Exercise directions: Copy every one of the records below word for word, keeping each line as it appears.

Source material:
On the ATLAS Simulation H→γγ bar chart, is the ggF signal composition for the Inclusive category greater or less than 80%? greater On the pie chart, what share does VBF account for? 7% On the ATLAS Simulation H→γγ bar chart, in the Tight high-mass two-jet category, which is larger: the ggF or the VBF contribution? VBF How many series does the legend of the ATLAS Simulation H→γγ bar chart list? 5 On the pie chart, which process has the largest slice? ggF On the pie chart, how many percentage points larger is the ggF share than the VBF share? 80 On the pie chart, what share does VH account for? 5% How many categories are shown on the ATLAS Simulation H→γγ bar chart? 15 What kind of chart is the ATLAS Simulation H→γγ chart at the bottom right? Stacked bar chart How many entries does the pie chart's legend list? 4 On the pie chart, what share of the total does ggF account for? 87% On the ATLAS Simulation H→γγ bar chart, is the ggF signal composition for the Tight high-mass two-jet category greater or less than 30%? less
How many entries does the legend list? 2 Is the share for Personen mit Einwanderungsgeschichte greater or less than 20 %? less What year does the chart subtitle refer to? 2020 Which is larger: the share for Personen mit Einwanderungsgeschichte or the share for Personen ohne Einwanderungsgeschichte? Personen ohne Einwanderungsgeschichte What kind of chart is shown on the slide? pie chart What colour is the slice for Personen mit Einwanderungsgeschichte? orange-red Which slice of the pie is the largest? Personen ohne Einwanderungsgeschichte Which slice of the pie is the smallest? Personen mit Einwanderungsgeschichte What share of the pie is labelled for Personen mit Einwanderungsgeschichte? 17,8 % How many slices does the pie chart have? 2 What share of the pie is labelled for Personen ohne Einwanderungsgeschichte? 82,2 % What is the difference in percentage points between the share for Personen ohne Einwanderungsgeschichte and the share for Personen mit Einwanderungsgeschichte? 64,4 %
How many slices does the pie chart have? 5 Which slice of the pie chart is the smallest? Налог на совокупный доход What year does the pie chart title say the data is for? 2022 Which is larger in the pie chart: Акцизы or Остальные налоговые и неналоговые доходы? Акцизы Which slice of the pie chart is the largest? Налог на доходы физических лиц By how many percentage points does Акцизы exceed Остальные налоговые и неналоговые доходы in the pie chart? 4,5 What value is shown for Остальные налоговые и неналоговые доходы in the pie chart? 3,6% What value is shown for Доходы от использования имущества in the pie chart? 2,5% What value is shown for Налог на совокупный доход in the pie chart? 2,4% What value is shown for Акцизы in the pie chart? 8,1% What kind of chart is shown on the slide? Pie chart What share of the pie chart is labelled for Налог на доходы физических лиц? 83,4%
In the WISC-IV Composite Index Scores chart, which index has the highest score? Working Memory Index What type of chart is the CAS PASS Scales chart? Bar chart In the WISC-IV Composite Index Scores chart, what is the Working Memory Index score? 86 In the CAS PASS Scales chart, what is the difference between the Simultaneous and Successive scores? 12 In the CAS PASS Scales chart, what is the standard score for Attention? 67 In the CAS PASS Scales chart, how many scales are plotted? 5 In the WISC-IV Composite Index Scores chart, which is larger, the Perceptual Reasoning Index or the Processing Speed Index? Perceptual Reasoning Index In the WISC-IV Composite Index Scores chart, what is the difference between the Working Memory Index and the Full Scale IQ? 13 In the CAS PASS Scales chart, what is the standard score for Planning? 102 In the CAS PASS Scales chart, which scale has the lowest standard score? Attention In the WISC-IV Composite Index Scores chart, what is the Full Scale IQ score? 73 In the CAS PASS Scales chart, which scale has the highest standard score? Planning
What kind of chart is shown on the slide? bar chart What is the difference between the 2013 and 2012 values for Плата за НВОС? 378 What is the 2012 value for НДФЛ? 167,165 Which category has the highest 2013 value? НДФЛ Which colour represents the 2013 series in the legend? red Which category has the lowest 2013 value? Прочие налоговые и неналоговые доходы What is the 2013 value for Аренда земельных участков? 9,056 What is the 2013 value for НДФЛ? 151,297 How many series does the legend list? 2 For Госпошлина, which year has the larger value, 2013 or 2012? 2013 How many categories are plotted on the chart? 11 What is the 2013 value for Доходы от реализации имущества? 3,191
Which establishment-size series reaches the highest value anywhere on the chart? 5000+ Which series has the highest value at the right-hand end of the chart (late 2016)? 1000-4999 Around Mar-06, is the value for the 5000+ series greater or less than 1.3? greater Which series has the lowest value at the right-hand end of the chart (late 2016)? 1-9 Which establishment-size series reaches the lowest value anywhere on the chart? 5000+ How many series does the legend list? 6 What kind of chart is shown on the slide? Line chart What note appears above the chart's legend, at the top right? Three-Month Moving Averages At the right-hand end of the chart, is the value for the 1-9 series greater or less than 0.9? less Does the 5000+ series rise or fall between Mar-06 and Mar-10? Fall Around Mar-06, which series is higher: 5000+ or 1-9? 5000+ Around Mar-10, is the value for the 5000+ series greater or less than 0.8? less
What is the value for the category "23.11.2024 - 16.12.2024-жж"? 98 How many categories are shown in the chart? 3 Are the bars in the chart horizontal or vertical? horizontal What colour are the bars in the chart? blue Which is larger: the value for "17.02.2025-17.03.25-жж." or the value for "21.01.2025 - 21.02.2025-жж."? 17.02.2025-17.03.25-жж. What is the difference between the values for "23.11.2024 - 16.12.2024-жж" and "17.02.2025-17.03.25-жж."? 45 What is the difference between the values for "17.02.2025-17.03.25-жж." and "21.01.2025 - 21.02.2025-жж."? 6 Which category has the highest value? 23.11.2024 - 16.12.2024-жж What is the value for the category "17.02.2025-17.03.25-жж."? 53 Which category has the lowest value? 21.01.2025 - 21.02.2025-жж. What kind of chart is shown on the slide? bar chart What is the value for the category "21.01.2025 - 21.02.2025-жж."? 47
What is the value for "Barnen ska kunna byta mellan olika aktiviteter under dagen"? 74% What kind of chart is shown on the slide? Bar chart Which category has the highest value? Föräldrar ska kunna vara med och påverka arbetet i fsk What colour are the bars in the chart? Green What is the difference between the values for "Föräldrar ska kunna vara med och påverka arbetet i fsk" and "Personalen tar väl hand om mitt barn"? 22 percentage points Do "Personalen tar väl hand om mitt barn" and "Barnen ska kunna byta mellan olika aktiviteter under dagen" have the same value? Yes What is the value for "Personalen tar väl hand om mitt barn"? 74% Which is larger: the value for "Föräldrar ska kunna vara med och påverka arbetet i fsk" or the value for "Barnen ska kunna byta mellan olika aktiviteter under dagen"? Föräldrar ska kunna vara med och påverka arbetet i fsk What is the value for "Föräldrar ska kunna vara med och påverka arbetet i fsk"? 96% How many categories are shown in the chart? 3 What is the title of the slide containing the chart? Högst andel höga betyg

Final answer:
On the ATLAS Simulation H→γγ bar chart, is the ggF signal composition for the Inclusive category greater or less than 80%? greater On the pie chart, what share does VBF account for? 7% On the ATLAS Simulation H→γγ bar chart, in the Tight high-mass two-jet category, which is larger: the ggF or the VBF contribution? VBF How many series does the legend of the ATLAS Simulation H→γγ bar chart list? 5 On the pie chart, which process has the largest slice? ggF On the pie chart, how many percentage points larger is the ggF share than the VBF share? 80 On the pie chart, what share does VH account for? 5% How many categories are shown on the ATLAS Simulation H→γγ bar chart? 15 What kind of chart is the ATLAS Simulation H→γγ chart at the bottom right? Stacked bar chart How many entries does the pie chart's legend list? 4 On the pie chart, what share of the total does ggF account for? 87% On the ATLAS Simulation H→γγ bar chart, is the ggF signal composition for the Tight high-mass two-jet category greater or less than 30%? less
How many entries does the legend list? 2 Is the share for Personen mit Einwanderungsgeschichte greater or less than 20 %? less What year does the chart subtitle refer to? 2020 Which is larger: the share for Personen mit Einwanderungsgeschichte or the share for Personen ohne Einwanderungsgeschichte? Personen ohne Einwanderungsgeschichte What kind of chart is shown on the slide? pie chart What colour is the slice for Personen mit Einwanderungsgeschichte? orange-red Which slice of the pie is the largest? Personen ohne Einwanderungsgeschichte Which slice of the pie is the smallest? Personen mit Einwanderungsgeschichte What share of the pie is labelled for Personen mit Einwanderungsgeschichte? 17,8 % How many slices does the pie chart have? 2 What share of the pie is labelled for Personen ohne Einwanderungsgeschichte? 82,2 % What is the difference in percentage points between the share for Personen ohne Einwanderungsgeschichte and the share for Personen mit Einwanderungsgeschichte? 64,4 %
How many slices does the pie chart have? 5 Which slice of the pie chart is the smallest? Налог на совокупный доход What year does the pie chart title say the data is for? 2022 Which is larger in the pie chart: Акцизы or Остальные налоговые и неналоговые доходы? Акцизы Which slice of the pie chart is the largest? Налог на доходы физических лиц By how many percentage points does Акцизы exceed Остальные налоговые и неналоговые доходы in the pie chart? 4,5 What value is shown for Остальные налоговые и неналоговые доходы in the pie chart? 3,6% What value is shown for Доходы от использования имущества in the pie chart? 2,5% What value is shown for Налог на совокупный доход in the pie chart? 2,4% What value is shown for Акцизы in the pie chart? 8,1% What kind of chart is shown on the slide? Pie chart What share of the pie chart is labelled for Налог на доходы физических лиц? 83,4%
In the WISC-IV Composite Index Scores chart, which index has the highest score? Working Memory Index What type of chart is the CAS PASS Scales chart? Bar chart In the WISC-IV Composite Index Scores chart, what is the Working Memory Index score? 86 In the CAS PASS Scales chart, what is the difference between the Simultaneous and Successive scores? 12 In the CAS PASS Scales chart, what is the standard score for Attention? 67 In the CAS PASS Scales chart, how many scales are plotted? 5 In the WISC-IV Composite Index Scores chart, which is larger, the Perceptual Reasoning Index or the Processing Speed Index? Perceptual Reasoning Index In the WISC-IV Composite Index Scores chart, what is the difference between the Working Memory Index and the Full Scale IQ? 13 In the CAS PASS Scales chart, what is the standard score for Planning? 102 In the CAS PASS Scales chart, which scale has the lowest standard score? Attention In the WISC-IV Composite Index Scores chart, what is the Full Scale IQ score? 73 In the CAS PASS Scales chart, which scale has the highest standard score? Planning
What kind of chart is shown on the slide? bar chart What is the difference between the 2013 and 2012 values for Плата за НВОС? 378 What is the 2012 value for НДФЛ? 167,165 Which category has the highest 2013 value? НДФЛ Which colour represents the 2013 series in the legend? red Which category has the lowest 2013 value? Прочие налоговые и неналоговые доходы What is the 2013 value for Аренда земельных участков? 9,056 What is the 2013 value for НДФЛ? 151,297 How many series does the legend list? 2 For Госпошлина, which year has the larger value, 2013 or 2012? 2013 How many categories are plotted on the chart? 11 What is the 2013 value for Доходы от реализации имущества? 3,191
Which establishment-size series reaches the highest value anywhere on the chart? 5000+ Which series has the highest value at the right-hand end of the chart (late 2016)? 1000-4999 Around Mar-06, is the value for the 5000+ series greater or less than 1.3? greater Which series has the lowest value at the right-hand end of the chart (late 2016)? 1-9 Which establishment-size series reaches the lowest value anywhere on the chart? 5000+ How many series does the legend list? 6 What kind of chart is shown on the slide? Line chart What note appears above the chart's legend, at the top right? Three-Month Moving Averages At the right-hand end of the chart, is the value for the 1-9 series greater or less than 0.9? less Does the 5000+ series rise or fall between Mar-06 and Mar-10? Fall Around Mar-06, which series is higher: 5000+ or 1-9? 5000+ Around Mar-10, is the value for the 5000+ series greater or less than 0.8? less
What is the value for the category "23.11.2024 - 16.12.2024-жж"? 98 How many categories are shown in the chart? 3 Are the bars in the chart horizontal or vertical? horizontal What colour are the bars in the chart? blue Which is larger: the value for "17.02.2025-17.03.25-жж." or the value for "21.01.2025 - 21.02.2025-жж."? 17.02.2025-17.03.25-жж. What is the difference between the values for "23.11.2024 - 16.12.2024-жж" and "17.02.2025-17.03.25-жж."? 45 What is the difference between the values for "17.02.2025-17.03.25-жж." and "21.01.2025 - 21.02.2025-жж."? 6 Which category has the highest value? 23.11.2024 - 16.12.2024-жж What is the value for the category "17.02.2025-17.03.25-жж."? 53 Which category has the lowest value? 21.01.2025 - 21.02.2025-жж. What kind of chart is shown on the slide? bar chart What is the value for the category "21.01.2025 - 21.02.2025-жж."? 47
What is the value for "Barnen ska kunna byta mellan olika aktiviteter under dagen"? 74% What kind of chart is shown on the slide? Bar chart Which category has the highest value? Föräldrar ska kunna vara med och påverka arbetet i fsk What colour are the bars in the chart? Green What is the difference between the values for "Föräldrar ska kunna vara med och påverka arbetet i fsk" and "Personalen tar väl hand om mitt barn"? 22 percentage points Do "Personalen tar väl hand om mitt barn" and "Barnen ska kunna byta mellan olika aktiviteter under dagen" have the same value? Yes What is the value for "Personalen tar väl hand om mitt barn"? 74% Which is larger: the value for "Föräldrar ska kunna vara med och påverka arbetet i fsk" or the value for "Barnen ska kunna byta mellan olika aktiviteter under dagen"? Föräldrar ska kunna vara med och påverka arbetet i fsk What is the value for "Föräldrar ska kunna vara med och påverka arbetet i fsk"? 96% How many categories are shown in the chart? 3 What is the title of the slide containing the chart? Högst andel höga betyg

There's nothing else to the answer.